The Honorable ________
U.S. Senate
Washington, D.C. 20510

Re: Food stamp provisions in the Farm Bill

Dear Chairman ________:

The Food Stamp Program is a critically important program that needs considerable strengthening. The elements of that strengthening are pending in the Farm Bill conference, particularly in the Senate bill's nutrition title. That is why we urge you to include a very strong nutrition title in the final conference report of the 2002 Farm Bill, adopting the Senate approved level of funding for the Food Stamp Program.

The Food Stamp Program is the nation's first defense against hunger. As welfare recipients try to make the transition from cash assistance to work, the Food Stamp Program provides a nutrition safety net for working poor families and a critical support for work. During times of economic downturn, the program has a proven countercyclical effect. In short, the program is good for nutrition, for bolstering family incomes, for children's health and development, for work support, and for the economy.

Records of scene-based questions:
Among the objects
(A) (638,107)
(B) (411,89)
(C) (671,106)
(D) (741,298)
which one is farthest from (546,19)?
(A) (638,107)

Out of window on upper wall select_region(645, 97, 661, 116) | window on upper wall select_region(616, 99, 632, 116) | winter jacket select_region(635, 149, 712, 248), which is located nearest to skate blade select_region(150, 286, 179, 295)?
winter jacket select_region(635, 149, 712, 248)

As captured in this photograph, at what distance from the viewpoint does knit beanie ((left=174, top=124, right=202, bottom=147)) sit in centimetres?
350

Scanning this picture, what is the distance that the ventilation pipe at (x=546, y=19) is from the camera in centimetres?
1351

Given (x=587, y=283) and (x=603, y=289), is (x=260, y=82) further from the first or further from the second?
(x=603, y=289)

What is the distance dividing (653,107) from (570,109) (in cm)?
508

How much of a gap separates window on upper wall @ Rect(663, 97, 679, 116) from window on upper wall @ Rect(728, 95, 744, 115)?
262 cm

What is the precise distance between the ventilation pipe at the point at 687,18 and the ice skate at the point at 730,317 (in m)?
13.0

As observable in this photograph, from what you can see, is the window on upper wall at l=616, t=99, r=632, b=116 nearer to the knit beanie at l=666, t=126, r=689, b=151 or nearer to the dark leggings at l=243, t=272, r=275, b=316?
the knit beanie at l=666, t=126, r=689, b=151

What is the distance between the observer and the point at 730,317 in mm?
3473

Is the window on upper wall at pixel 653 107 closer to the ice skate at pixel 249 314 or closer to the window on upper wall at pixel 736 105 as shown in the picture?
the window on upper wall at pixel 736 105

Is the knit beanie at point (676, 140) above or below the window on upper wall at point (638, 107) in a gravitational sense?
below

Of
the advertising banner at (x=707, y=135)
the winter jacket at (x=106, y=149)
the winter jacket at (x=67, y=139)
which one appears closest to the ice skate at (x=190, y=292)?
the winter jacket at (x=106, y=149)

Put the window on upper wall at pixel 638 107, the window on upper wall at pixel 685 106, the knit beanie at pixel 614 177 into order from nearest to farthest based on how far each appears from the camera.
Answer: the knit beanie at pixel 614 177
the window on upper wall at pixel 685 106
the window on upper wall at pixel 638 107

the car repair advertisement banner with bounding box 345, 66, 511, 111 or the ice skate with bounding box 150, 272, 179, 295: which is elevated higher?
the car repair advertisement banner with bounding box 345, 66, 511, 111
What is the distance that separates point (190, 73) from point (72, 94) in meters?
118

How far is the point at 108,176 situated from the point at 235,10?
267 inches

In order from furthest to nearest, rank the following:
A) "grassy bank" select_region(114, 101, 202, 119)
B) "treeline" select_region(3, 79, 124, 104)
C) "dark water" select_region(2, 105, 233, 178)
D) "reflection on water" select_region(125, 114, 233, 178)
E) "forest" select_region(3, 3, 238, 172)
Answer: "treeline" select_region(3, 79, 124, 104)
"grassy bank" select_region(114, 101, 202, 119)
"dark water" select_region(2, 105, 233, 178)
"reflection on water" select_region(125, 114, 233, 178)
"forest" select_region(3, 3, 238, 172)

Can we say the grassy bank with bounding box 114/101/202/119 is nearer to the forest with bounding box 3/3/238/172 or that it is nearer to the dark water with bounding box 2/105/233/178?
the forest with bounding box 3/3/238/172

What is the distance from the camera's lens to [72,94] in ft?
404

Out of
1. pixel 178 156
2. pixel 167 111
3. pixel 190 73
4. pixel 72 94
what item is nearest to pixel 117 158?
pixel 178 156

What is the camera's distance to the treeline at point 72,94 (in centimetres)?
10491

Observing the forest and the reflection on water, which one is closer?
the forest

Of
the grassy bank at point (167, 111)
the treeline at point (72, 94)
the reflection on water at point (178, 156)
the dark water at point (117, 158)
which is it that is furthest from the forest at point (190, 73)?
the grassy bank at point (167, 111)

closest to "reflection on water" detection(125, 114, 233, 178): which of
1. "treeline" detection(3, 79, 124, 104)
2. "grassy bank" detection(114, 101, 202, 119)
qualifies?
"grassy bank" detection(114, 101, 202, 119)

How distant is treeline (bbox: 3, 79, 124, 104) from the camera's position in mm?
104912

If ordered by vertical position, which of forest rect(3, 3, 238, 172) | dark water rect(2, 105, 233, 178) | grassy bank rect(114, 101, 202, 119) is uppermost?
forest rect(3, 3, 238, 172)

#### [Exercise brief]
Write what follows in the letter on food stamp provisions in the Farm Bill, starting after its last sentence above.

#### [Result for this task]
Therefore, it is critical that the Farm Bill provide a comprehensive reauthorization of the Food Stamp Program, including food stamp restorations for many legal immigrants. Like the National Governors Association, the American Public Human Services Association, America's Second Harvest, and many religious denominations, we strongly support the immigrant provisions and the general scope of the Senate bill.

We commend both the House and the Senate for passing Farm Bills with a range of positive Food Stamp Program improvements, including those regarding program benefits, access, simplification and program evaluation. During conference, we urge you to:

  • Support the provisions in the Senate bill that provide food stamp benefits to legal immigrant children, legal immigrants who have been in the United States for more than five years, and other groups of vulnerable legal immigrants. We urge you, however, to remove the proposed requirement in the Senate bill for states to make their own complicated immigration law determinations about peoples' immigration status in the years before the date of food stamp application.

The Urban Institute's 1999 National Survey of America's Families found more than one third of all children of immigrants were living in families that were encountering difficulty affording food or otherwise were living on the very edge of hunger. The restorations in the Senate bill will help reduce the prevalence of hunger in low-income legal immigrant households, among children and among adults with long attachment both to this country and to the workforce.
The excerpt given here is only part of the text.